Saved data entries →
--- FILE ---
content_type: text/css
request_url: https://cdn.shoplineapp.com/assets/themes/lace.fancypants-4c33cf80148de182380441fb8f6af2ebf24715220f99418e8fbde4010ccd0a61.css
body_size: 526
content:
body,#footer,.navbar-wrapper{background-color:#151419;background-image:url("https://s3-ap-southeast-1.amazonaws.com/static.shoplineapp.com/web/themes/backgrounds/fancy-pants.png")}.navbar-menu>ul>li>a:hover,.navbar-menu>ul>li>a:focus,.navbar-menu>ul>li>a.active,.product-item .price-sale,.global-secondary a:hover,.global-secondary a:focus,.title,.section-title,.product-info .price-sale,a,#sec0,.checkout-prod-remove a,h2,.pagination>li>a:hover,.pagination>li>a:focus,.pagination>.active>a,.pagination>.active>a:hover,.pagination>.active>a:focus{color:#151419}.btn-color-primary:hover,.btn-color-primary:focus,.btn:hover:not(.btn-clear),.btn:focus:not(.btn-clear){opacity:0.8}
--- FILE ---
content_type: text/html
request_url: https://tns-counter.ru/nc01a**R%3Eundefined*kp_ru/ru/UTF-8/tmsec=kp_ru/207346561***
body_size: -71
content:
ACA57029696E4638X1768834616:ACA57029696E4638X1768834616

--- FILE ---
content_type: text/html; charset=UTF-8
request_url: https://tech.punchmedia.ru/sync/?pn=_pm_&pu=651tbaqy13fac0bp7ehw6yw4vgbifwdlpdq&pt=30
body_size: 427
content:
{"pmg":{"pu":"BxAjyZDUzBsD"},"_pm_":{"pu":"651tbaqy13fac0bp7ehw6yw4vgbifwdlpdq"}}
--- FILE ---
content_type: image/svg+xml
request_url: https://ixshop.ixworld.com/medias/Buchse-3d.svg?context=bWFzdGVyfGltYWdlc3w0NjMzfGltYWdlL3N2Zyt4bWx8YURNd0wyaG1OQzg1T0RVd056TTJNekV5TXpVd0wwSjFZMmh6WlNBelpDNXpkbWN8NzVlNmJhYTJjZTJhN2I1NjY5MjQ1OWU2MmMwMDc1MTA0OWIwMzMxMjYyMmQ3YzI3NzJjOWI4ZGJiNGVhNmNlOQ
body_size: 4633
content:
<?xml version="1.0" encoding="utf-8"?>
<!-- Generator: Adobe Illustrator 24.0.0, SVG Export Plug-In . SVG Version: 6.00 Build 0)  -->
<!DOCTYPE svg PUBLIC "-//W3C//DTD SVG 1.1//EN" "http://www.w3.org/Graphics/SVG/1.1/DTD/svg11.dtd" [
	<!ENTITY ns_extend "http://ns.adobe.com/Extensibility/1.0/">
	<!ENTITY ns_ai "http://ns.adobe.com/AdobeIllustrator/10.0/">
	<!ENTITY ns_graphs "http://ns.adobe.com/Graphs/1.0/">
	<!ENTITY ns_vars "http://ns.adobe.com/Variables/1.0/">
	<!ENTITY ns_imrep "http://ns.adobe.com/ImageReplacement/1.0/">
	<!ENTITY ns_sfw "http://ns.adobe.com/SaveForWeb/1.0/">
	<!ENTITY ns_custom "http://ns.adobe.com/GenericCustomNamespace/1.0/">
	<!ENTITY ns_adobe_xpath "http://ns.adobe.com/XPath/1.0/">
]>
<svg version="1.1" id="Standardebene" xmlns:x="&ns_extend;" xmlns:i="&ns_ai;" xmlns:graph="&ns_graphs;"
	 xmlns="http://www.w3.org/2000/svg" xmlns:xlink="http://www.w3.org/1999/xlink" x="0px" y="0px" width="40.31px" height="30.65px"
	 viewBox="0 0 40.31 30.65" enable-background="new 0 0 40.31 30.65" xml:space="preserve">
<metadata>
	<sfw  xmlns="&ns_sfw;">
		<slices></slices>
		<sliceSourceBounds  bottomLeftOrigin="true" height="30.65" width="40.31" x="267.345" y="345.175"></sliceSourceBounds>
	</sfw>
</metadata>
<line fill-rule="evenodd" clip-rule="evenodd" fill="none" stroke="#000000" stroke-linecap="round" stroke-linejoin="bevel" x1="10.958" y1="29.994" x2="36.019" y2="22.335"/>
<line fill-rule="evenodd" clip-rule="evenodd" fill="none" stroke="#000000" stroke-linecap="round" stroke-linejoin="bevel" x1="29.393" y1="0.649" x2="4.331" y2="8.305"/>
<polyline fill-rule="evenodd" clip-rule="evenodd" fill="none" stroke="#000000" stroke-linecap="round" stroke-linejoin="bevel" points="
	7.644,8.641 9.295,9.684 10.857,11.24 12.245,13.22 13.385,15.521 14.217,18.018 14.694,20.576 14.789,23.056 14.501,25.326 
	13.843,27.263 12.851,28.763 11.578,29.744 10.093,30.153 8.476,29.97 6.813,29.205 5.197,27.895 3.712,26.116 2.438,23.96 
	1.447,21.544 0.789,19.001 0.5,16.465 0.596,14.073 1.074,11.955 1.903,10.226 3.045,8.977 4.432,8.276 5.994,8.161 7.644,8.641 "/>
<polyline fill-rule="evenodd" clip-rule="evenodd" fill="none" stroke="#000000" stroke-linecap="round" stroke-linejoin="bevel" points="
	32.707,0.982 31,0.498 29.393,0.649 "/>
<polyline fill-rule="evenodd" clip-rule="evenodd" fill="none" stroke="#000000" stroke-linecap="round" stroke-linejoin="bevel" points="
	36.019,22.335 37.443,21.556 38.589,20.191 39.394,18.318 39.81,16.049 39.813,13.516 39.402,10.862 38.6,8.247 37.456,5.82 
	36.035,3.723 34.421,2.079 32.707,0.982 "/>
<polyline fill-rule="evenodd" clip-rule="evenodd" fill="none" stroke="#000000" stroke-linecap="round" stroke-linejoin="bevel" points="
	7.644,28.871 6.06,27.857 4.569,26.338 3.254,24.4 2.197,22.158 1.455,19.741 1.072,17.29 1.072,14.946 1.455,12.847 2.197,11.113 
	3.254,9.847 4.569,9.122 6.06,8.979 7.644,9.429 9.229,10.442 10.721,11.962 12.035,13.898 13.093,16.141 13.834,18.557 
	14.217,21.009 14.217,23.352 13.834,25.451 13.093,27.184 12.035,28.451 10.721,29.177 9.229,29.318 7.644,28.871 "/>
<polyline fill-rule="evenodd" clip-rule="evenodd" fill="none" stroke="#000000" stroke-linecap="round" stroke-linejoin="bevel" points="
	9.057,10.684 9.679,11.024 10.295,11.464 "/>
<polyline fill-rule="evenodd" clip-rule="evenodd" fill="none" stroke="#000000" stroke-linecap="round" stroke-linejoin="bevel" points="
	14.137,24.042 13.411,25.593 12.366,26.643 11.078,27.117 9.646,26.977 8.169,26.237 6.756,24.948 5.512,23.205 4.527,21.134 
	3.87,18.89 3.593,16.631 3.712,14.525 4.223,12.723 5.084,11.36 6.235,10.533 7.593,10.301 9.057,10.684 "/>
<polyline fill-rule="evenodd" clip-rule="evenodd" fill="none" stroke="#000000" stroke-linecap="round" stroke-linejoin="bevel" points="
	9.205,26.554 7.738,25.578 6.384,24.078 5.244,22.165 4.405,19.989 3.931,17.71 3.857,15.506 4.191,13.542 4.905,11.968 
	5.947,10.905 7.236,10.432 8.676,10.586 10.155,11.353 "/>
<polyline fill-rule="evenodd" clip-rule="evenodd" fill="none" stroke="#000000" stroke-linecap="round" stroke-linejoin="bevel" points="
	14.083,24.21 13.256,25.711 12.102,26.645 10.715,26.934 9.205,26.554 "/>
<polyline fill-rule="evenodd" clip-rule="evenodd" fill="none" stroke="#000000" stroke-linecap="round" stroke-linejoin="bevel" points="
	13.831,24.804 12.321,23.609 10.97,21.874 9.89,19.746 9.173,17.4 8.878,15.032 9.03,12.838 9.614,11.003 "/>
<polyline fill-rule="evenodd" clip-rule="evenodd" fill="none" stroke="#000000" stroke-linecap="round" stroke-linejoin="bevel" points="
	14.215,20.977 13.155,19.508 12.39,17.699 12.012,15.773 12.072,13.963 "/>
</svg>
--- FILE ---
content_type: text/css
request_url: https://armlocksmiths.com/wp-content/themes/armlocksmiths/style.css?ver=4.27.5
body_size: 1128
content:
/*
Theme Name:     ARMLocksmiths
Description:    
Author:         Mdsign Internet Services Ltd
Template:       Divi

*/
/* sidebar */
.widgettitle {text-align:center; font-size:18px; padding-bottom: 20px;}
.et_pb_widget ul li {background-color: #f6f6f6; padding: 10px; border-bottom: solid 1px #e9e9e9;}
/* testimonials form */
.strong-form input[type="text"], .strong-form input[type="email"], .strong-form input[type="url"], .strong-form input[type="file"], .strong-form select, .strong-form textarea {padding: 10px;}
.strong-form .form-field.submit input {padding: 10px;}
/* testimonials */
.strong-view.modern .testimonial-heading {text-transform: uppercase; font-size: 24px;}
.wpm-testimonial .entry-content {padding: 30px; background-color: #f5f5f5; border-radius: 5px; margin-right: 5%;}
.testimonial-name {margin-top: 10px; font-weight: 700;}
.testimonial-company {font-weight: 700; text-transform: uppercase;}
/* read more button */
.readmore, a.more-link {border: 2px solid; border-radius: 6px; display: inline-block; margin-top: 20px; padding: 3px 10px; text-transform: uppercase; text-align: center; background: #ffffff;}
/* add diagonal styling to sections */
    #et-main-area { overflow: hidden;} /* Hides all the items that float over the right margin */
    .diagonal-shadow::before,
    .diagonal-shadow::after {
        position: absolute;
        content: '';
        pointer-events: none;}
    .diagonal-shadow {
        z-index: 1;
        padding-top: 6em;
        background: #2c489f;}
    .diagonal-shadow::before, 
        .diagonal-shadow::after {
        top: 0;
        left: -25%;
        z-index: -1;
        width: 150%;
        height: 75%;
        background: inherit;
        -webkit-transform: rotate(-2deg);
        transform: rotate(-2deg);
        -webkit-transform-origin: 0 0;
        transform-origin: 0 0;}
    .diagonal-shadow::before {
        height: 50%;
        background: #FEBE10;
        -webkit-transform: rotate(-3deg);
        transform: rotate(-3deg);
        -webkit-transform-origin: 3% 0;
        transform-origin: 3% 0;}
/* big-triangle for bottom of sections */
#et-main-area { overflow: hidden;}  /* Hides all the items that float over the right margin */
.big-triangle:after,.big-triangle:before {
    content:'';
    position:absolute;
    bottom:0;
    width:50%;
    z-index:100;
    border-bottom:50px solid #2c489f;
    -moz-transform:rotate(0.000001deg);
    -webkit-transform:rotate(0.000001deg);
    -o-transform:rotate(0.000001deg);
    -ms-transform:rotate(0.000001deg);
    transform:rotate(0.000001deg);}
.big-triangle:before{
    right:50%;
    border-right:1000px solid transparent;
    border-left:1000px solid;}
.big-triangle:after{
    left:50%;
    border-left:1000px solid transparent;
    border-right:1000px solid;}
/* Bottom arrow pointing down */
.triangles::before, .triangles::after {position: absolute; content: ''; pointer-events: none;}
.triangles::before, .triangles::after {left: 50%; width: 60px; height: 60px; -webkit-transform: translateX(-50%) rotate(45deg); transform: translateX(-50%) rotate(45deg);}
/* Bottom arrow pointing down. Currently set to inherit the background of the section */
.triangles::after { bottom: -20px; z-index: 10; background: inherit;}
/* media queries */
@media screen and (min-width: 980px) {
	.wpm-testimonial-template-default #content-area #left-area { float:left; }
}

TASK BRIEF →
Report every line of the records that contains the word "pointing".

PROBLEM SOLUTION →
/* Bottom arrow pointing down */
/* Bottom arrow pointing down. Currently set to inherit the background of the section */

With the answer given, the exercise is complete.